Exercise materials START

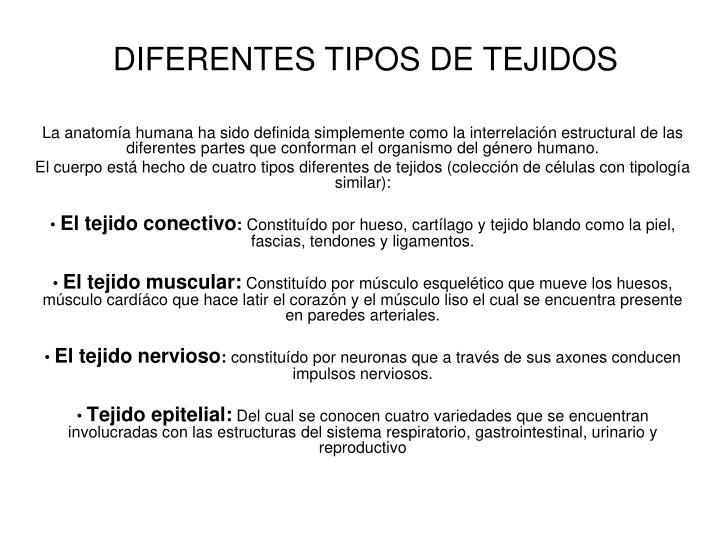 Ppt conceptos generales de anatom a powerpoint - Tipos de tejados ...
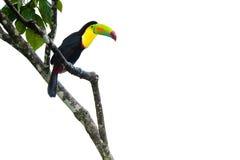 toucan fakturerad köl Royaltyfria Bilder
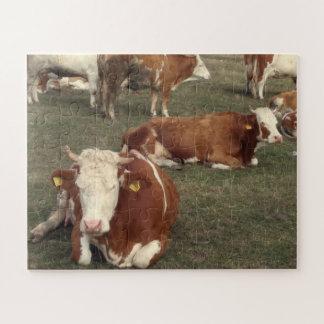 Puzzle Brown et vaches blanches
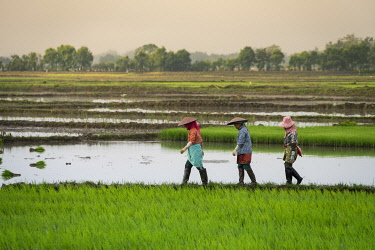 MYA2446AW Full length side view of three farmers walking on a rice field near Kengtung, Kengtung Township, Kengtung District, Shan State, Myanmar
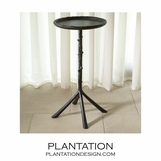 Vine Iron Side Table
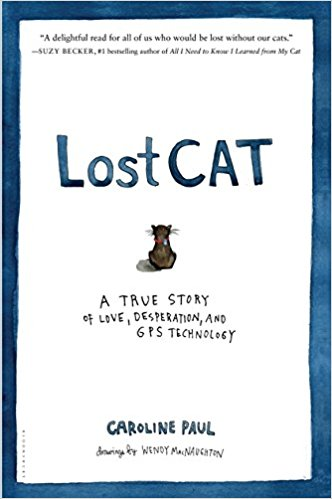 cover-lost-cat.jpg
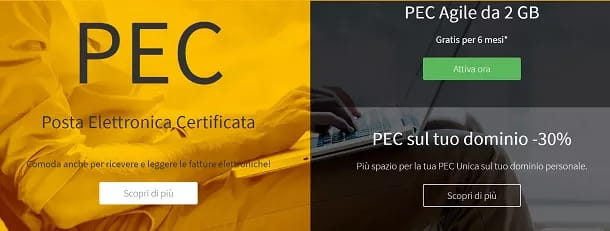 Crea una PEC con Register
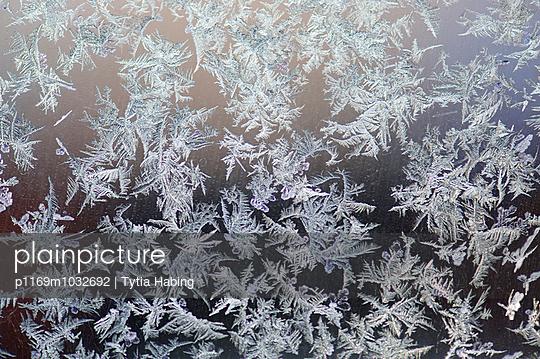 Eisblumen am Fenster - p1169m1032692 von Tytia Habing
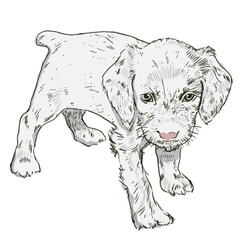 Little puppy on a white background vector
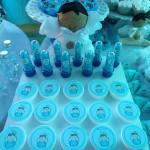 Tema: Batizado – Festa da leitora Luciana Bazilio Coelho!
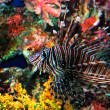 Beautiful lion fish — Stock Photo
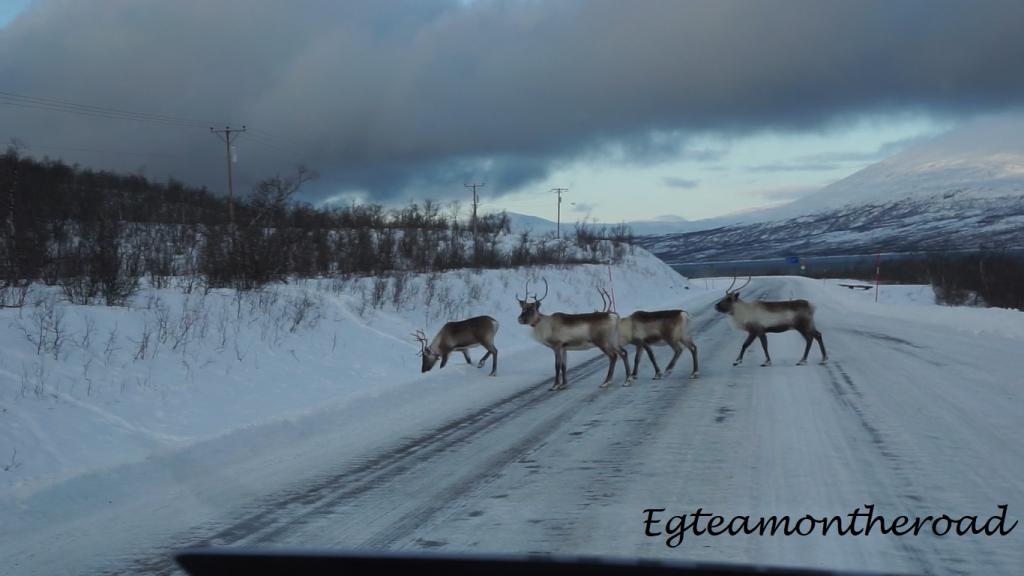 Renos cruzando la carretera en Noruega.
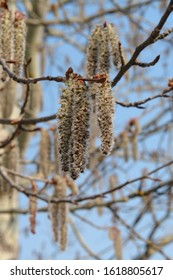 Close-up of male catkins of aspen on a branch against the light blue sky. The flowers of aspen (Populus tremula) - wind-pollinated catkins, close-up, natural blurred background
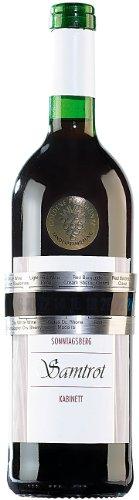 Rosenstein & Söhne Flaschen Weinthermometer -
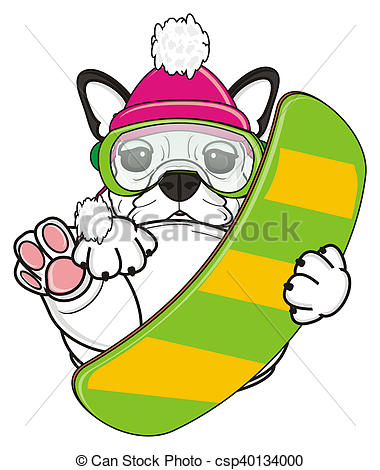 380x470 white french bulldog puppy french bulldog hold a snowboard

Exercise materials END

- Task details -
Repeat the material above exactly, so that every entry appears but no picture does.

- Written solution -
 Ppt conceptos generales de anatom a powerpoint - Tipos de tejados ...
 toucan fakturerad köl Royaltyfria Bilder
 Puzzle Brown et vaches blanches
 MYA2446AW Full length side view of three farmers walking on a rice field near Kengtung, Kengtung Township, Kengtung District, Shan State, Myanmar
 Vine Iron Side Table
 cover-lost-cat.jpg
 Crea una PEC con Register
 Eisblumen am Fenster - p1169m1032692 von Tytia Habing
 Little puppy on a white background vector
 Tema: Batizado – Festa da leitora Luciana Bazilio Coelho!
 Beautiful lion fish — Stock Photo
 Renos cruzando la carretera en Noruega.
 Close-up of male catkins of aspen on a branch against the light blue sky. The flowers of aspen (Populus tremula) - wind-pollinated catkins, close-up, natural blurred background
 Rosenstein & Söhne Flaschen Weinthermometer -
 380x470 white french bulldog puppy french bulldog hold a snowboard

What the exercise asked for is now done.